Top of MATERIAL TO PROCESS
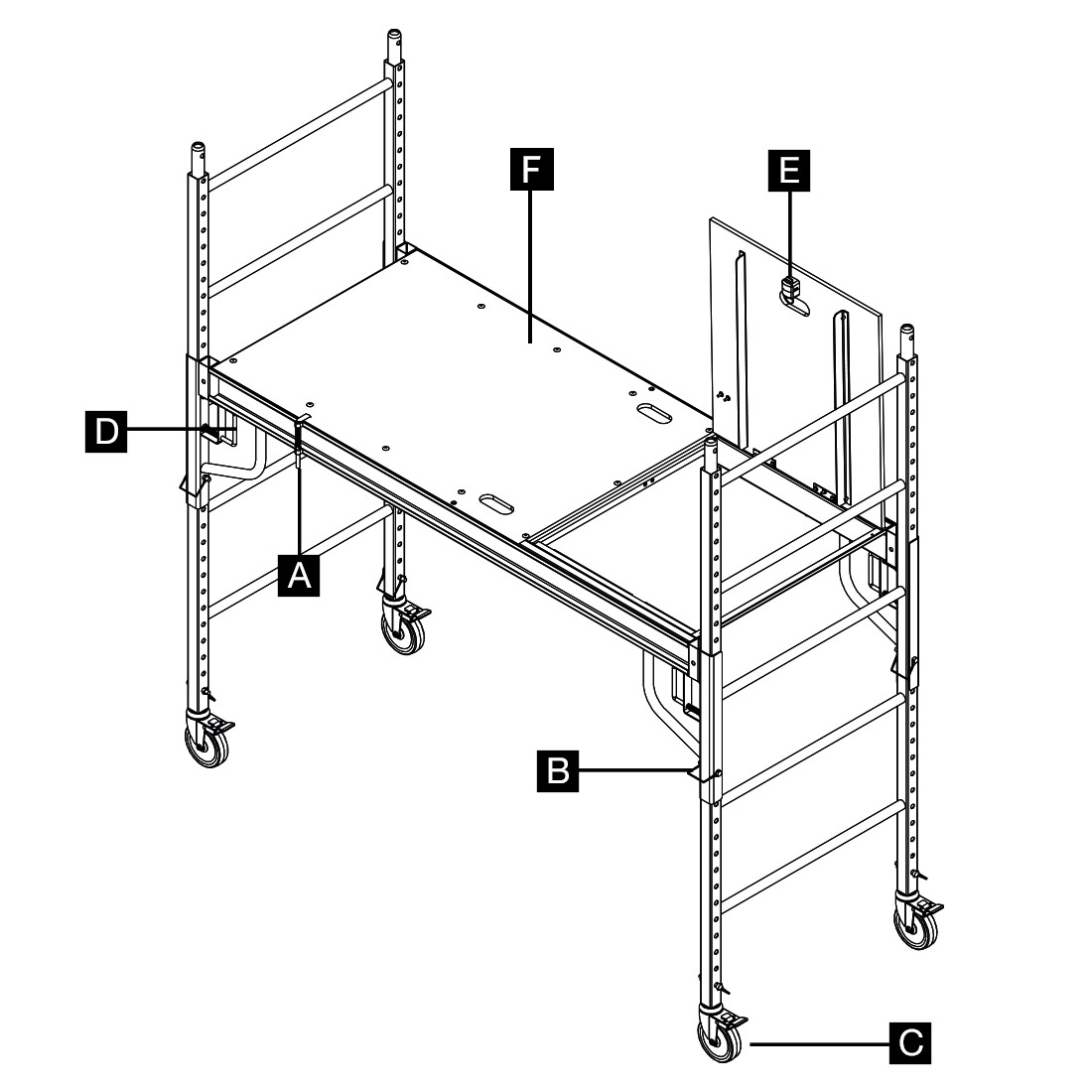 F
E
D
A
B
C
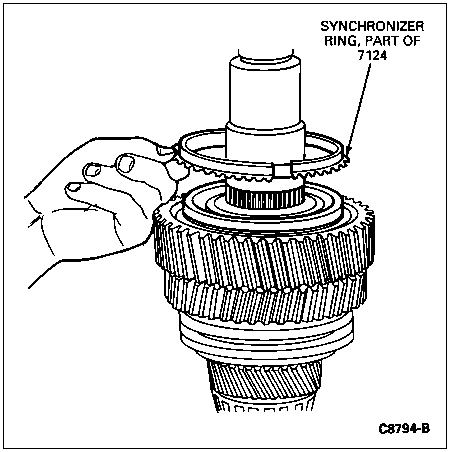 SYNCHRONIZER RING, PART OF 7124

C8794-B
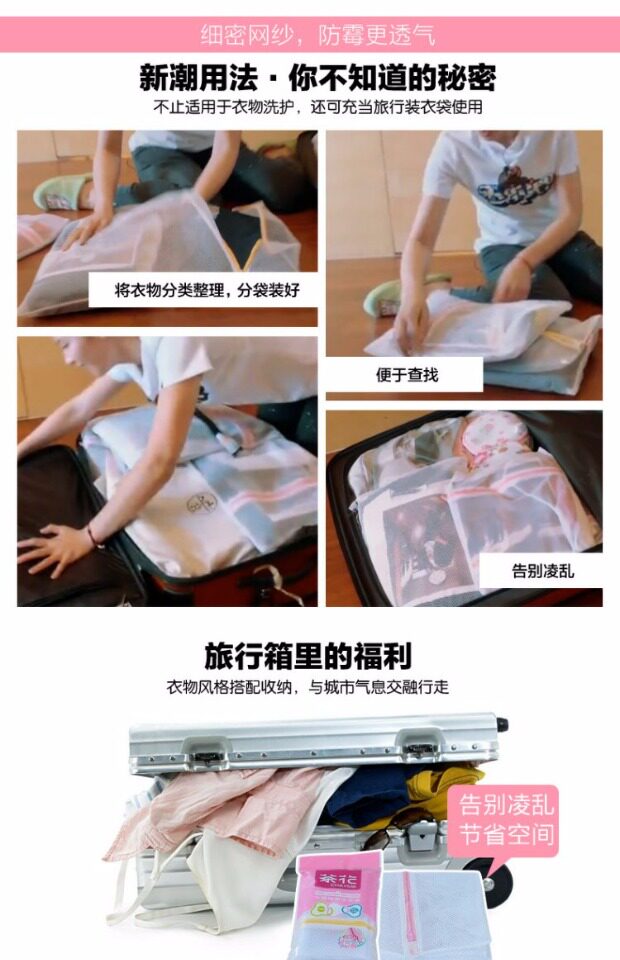 细密网纱，防霉更透气

新潮用法 · 你不知道的秘密

不止适用于衣物洗护，还可充当旅行装衣袋使用

将衣物分类整理，分袋装好

便于查找

告别凌乱

旅行箱里的福利

衣物风格搭配收纳，与城市气息交融行走

告别凌乱
节省空间

茶花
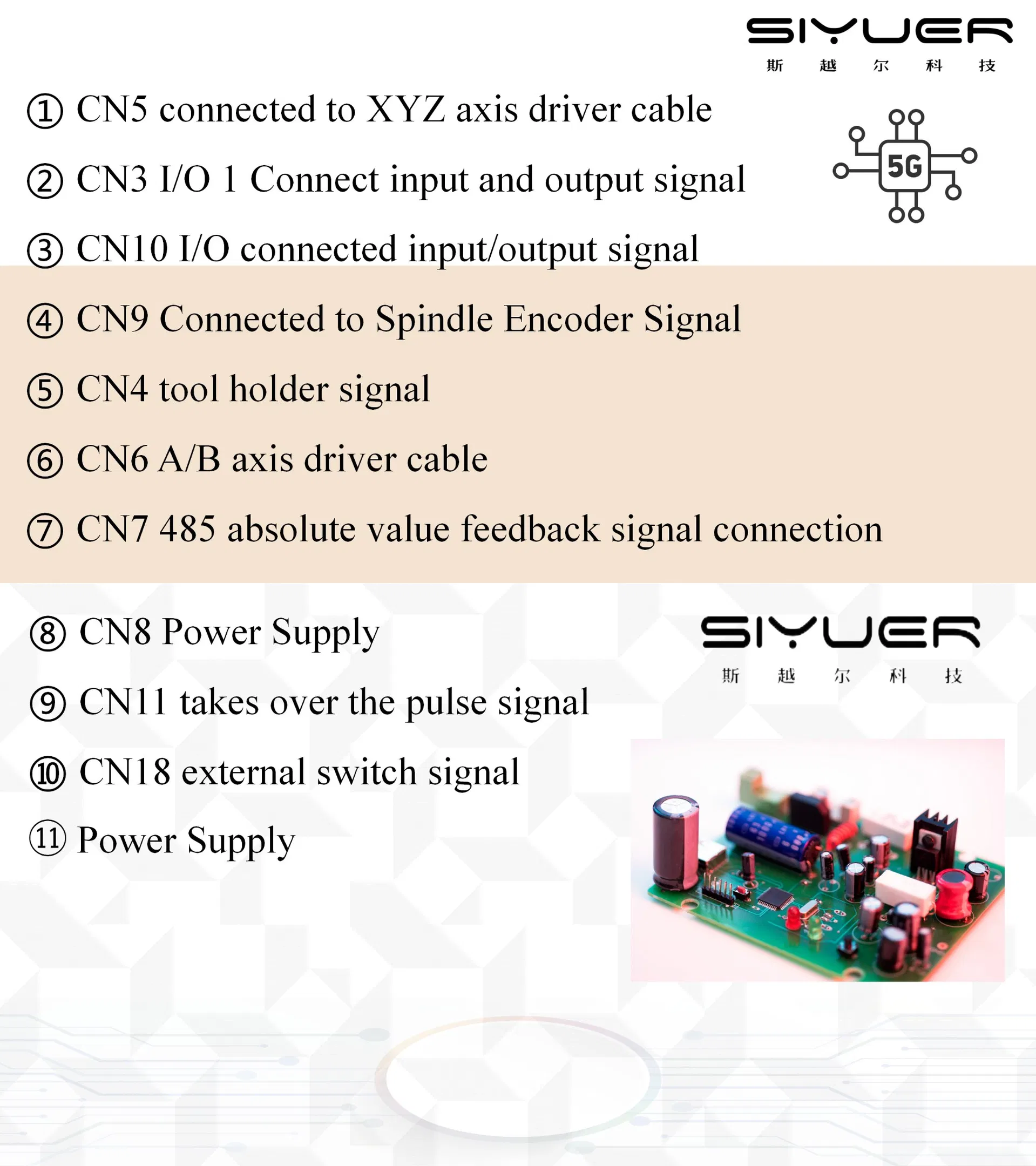 SIYUER
斯 越 尔 科 技

① CN5 connected to XYZ axis driver cable

② CN3 I/O 1 Connect input and output signal

③ CN10 I/O connected input/output signal

5G

④ CN9 Connected to Spindle Encoder Signal

⑤ CN4 tool holder signal

⑥ CN6 A/B axis driver cable

⑦ CN7 485 absolute value feedback signal connection

⑧ CN8 Power Supply

⑨ CN11 takes over the pulse signal

⑩ CN18 external switch signal

⑪ Power Supply

SIYUER
斯 越 尔 科 技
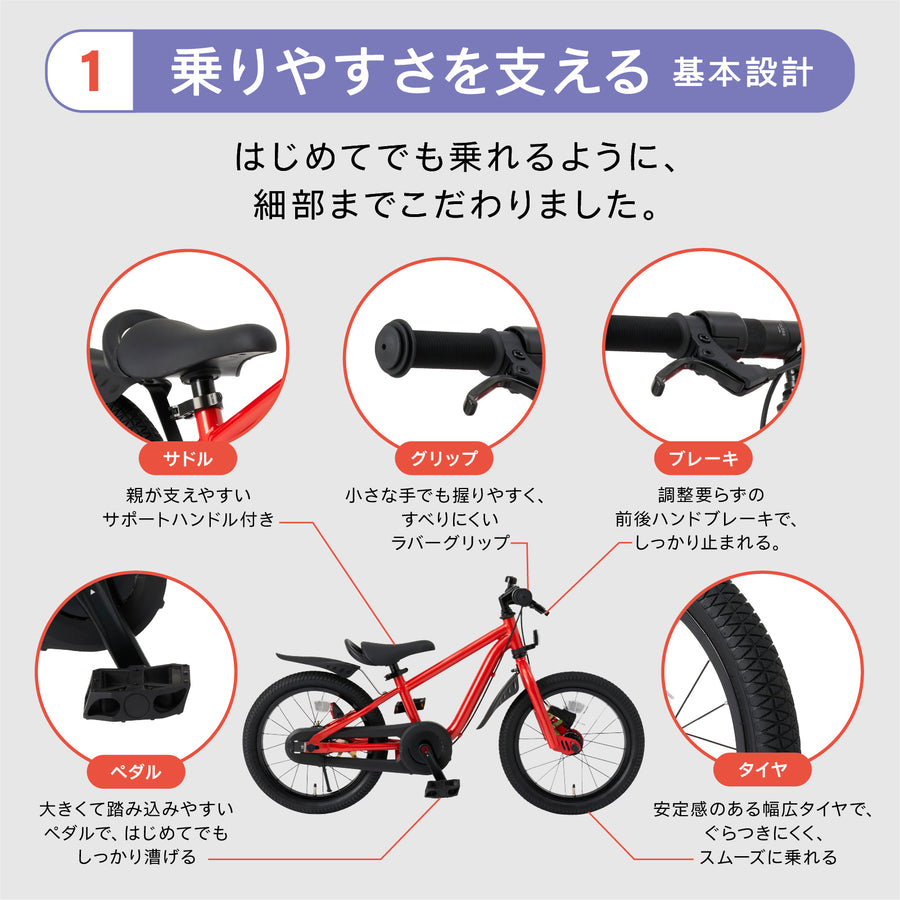 1 乗りやすさを支える 基本設計

はじめてでも乗れるように、
細部までこだわりました。

サドル
親が支えやすい
サポートハンドル付き

グリップ
小さな手でも握りやすく、
すべりにくい
ラバーグリップ

ブレーキ
調整要らずの
前後ハンドブレーキで、
しっかり止まれる。

ペダル
大きくて踏み込みやすい
ペダルで、はじめてでも
しっかり漕げる

タイヤ
安定感のある幅広タイヤで、
ぐらつきにくく、
スムーズに乗れる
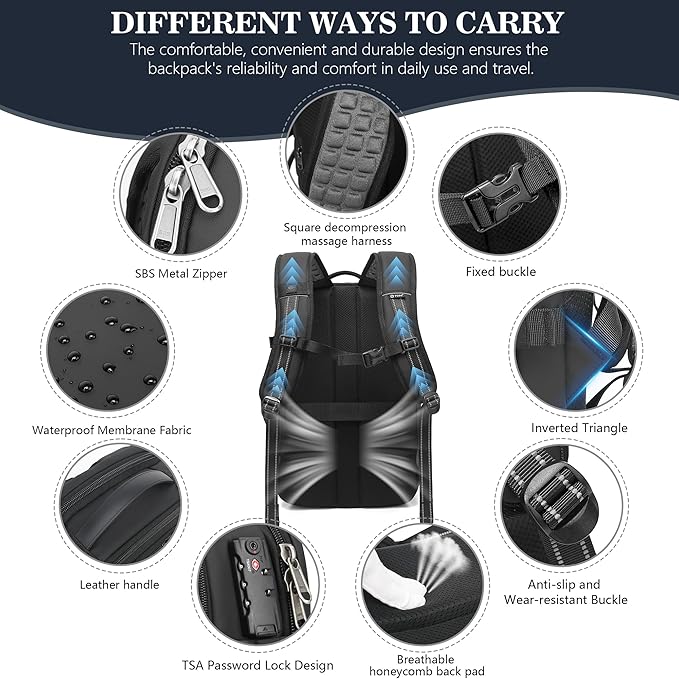 DIFFERENT WAYS TO CARRY

The comfortable, convenient and durable design ensures the backpack's reliability and comfort in daily use and travel.

Square decompression massage harness

SBS Metal Zipper

Fixed buckle

Waterproof Membrane Fabric

Inverted Triangle

Leather handle

Anti-slip and Wear-resistant Buckle

TSA Password Lock Design

Breathable honeycomb back pad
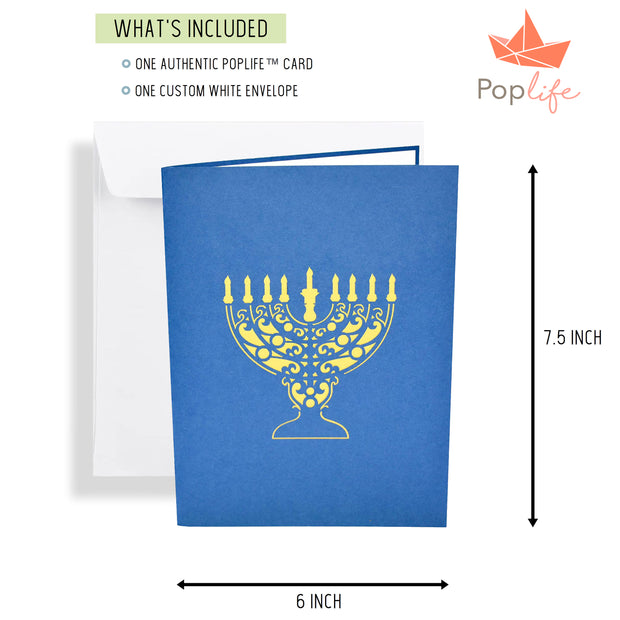 WHAT'S INCLUDED

ONE AUTHENTIC POPLIFE™ CARD

ONE CUSTOM WHITE ENVELOPE

Poplife

7.5 INCH

6 INCH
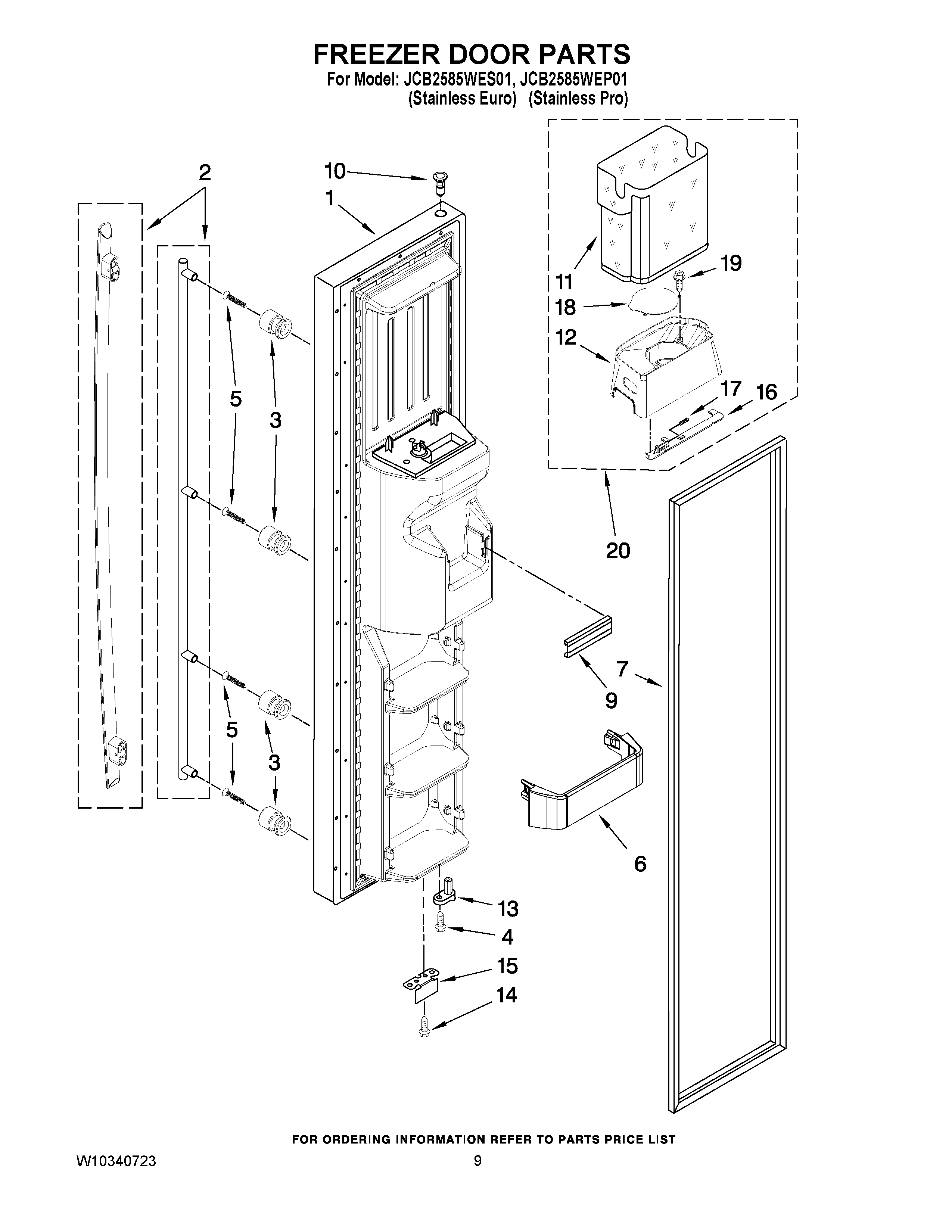 FREEZER DOOR PARTS

For Model: JCB2585WES01, JCB2585WEP01
(Stainless Euro) (Stainless Pro)

2
10
1
11
19
18
12
17
16
5
3
20
7
9
5
3
6
13
4
15
14

FOR ORDERING INFORMATION REFER TO PARTS PRICE LIST

W10340723
9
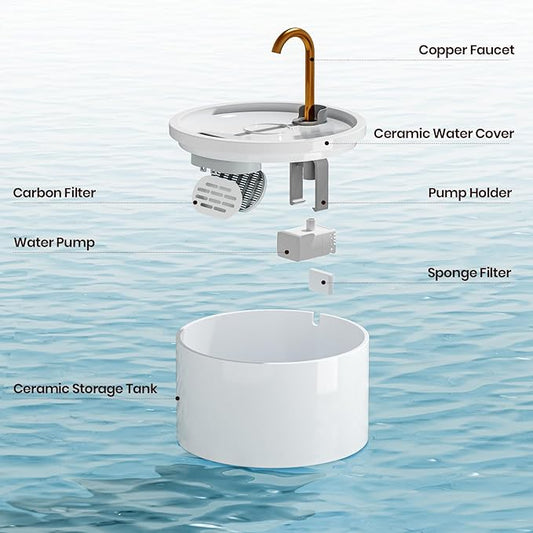 Copper Faucet

Ceramic Water Cover

Carbon Filter

Pump Holder

Water Pump

Sponge Filter

Ceramic Storage Tank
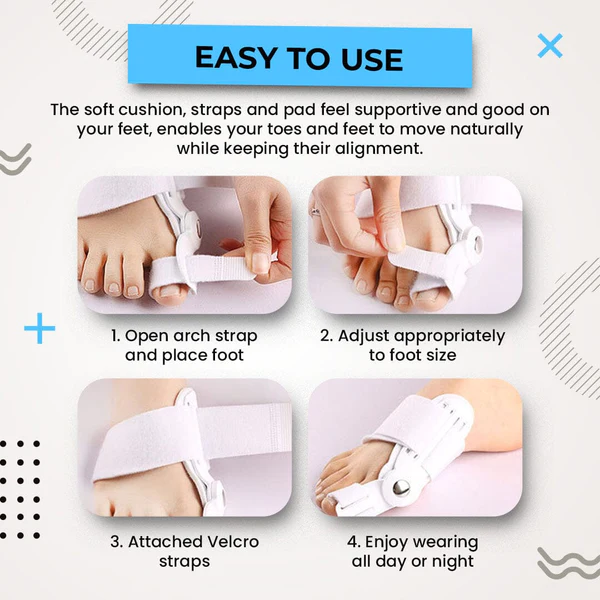 EASY TO USE

The soft cushion, straps and pad feel supportive and good on your feet, enables your toes and feet to move naturally while keeping their alignment.

1. Open arch strap and place foot

2. Adjust appropriately to foot size

3. Attached Velcro straps

4. Enjoy wearing all day or night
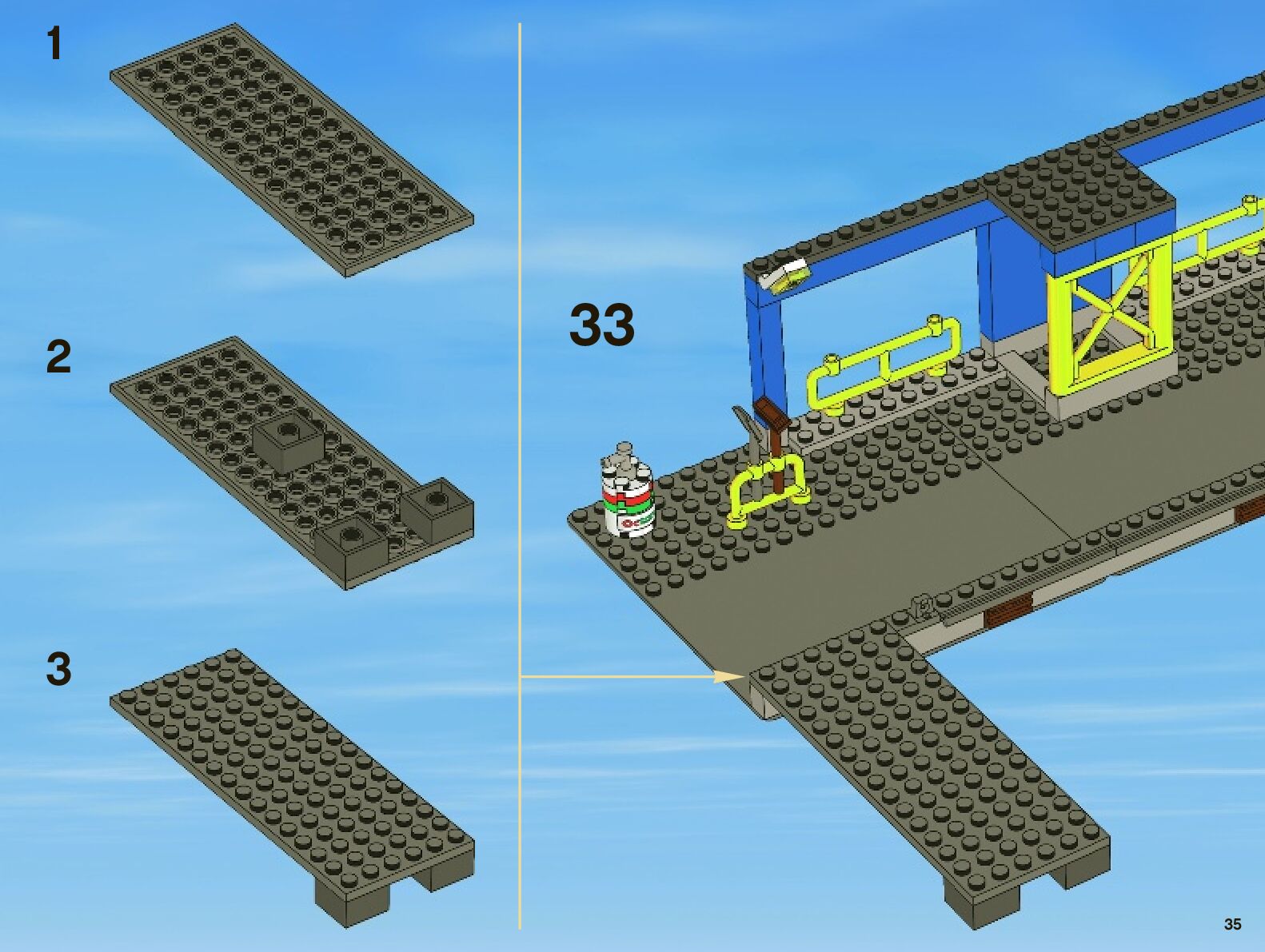 1

2

3

33

35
Bottom of MATERIAL TO PROCESS
### TASK DETAILS
Each entry shown above must be quoted exactly, with its pictures left out.

### RESULT FOR THIS TASK
 F
E
D
A
B
C
 SYNCHRONIZER RING, PART OF 7124

C8794-B
 细密网纱，防霉更透气

新潮用法 · 你不知道的秘密

不止适用于衣物洗护，还可充当旅行装衣袋使用

将衣物分类整理，分袋装好

便于查找

告别凌乱

旅行箱里的福利

衣物风格搭配收纳，与城市气息交融行走

告别凌乱
节省空间

茶花
 SIYUER
斯 越 尔 科 技

① CN5 connected to XYZ axis driver cable

② CN3 I/O 1 Connect input and output signal

③ CN10 I/O connected input/output signal

5G

④ CN9 Connected to Spindle Encoder Signal

⑤ CN4 tool holder signal

⑥ CN6 A/B axis driver cable

⑦ CN7 485 absolute value feedback signal connection

⑧ CN8 Power Supply

⑨ CN11 takes over the pulse signal

⑩ CN18 external switch signal

⑪ Power Supply

SIYUER
斯 越 尔 科 技
 1 乗りやすさを支える 基本設計

はじめてでも乗れるように、
細部までこだわりました。

サドル
親が支えやすい
サポートハンドル付き

グリップ
小さな手でも握りやすく、
すべりにくい
ラバーグリップ

ブレーキ
調整要らずの
前後ハンドブレーキで、
しっかり止まれる。

ペダル
大きくて踏み込みやすい
ペダルで、はじめてでも
しっかり漕げる

タイヤ
安定感のある幅広タイヤで、
ぐらつきにくく、
スムーズに乗れる
 DIFFERENT WAYS TO CARRY

The comfortable, convenient and durable design ensures the backpack's reliability and comfort in daily use and travel.

Square decompression massage harness

SBS Metal Zipper

Fixed buckle

Waterproof Membrane Fabric

Inverted Triangle

Leather handle

Anti-slip and Wear-resistant Buckle

TSA Password Lock Design

Breathable honeycomb back pad
 WHAT'S INCLUDED

ONE AUTHENTIC POPLIFE™ CARD

ONE CUSTOM WHITE ENVELOPE

Poplife

7.5 INCH

6 INCH
 FREEZER DOOR PARTS

For Model: JCB2585WES01, JCB2585WEP01
(Stainless Euro) (Stainless Pro)

2
10
1
11
19
18
12
17
16
5
3
20
7
9
5
3
6
13
4
15
14

FOR ORDERING INFORMATION REFER TO PARTS PRICE LIST

W10340723
9
 Copper Faucet

Ceramic Water Cover

Carbon Filter

Pump Holder

Water Pump

Sponge Filter

Ceramic Storage Tank
 EASY TO USE

The soft cushion, straps and pad feel supportive and good on your feet, enables your toes and feet to move naturally while keeping their alignment.

1. Open arch strap and place foot

2. Adjust appropriately to foot size

3. Attached Velcro straps

4. Enjoy wearing all day or night
 1

2

3

33

35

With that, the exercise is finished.